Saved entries
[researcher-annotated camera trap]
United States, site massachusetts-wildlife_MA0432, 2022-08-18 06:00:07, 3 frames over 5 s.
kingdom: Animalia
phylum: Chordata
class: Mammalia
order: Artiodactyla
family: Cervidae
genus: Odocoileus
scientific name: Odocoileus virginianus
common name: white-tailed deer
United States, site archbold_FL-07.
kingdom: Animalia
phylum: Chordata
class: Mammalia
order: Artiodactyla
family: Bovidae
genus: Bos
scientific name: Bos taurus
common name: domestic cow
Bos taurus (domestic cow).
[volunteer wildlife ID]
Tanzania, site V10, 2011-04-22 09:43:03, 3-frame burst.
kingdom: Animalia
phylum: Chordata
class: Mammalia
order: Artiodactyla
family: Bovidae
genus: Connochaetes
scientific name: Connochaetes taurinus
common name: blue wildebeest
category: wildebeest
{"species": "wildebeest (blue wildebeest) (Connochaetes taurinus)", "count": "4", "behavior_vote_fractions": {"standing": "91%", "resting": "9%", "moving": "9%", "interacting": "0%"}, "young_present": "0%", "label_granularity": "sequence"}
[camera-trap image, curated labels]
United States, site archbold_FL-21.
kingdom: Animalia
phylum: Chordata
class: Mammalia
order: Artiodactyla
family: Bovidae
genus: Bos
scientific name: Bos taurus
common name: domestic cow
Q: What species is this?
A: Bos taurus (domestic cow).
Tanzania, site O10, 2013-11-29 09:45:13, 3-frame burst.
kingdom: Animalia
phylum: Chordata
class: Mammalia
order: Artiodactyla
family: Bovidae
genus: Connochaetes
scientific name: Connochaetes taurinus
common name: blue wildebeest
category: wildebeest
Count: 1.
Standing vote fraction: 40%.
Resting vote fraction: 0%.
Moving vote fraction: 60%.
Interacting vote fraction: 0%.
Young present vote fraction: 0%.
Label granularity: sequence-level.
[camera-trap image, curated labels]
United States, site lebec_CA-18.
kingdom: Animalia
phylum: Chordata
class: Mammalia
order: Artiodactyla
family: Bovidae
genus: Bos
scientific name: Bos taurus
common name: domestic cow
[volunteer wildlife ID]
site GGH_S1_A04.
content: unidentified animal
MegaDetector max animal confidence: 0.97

## What you are asked to do:
Every line holding the string "United" should be copied here, so please find those lines in the data.

## Exercise result:
United States, site massachusetts-wildlife_MA0432, 2022-08-18 06:00:07, 3 frames over 5 s.
United States, site archbold_FL-07.
United States, site archbold_FL-21.
United States, site lebec_CA-18.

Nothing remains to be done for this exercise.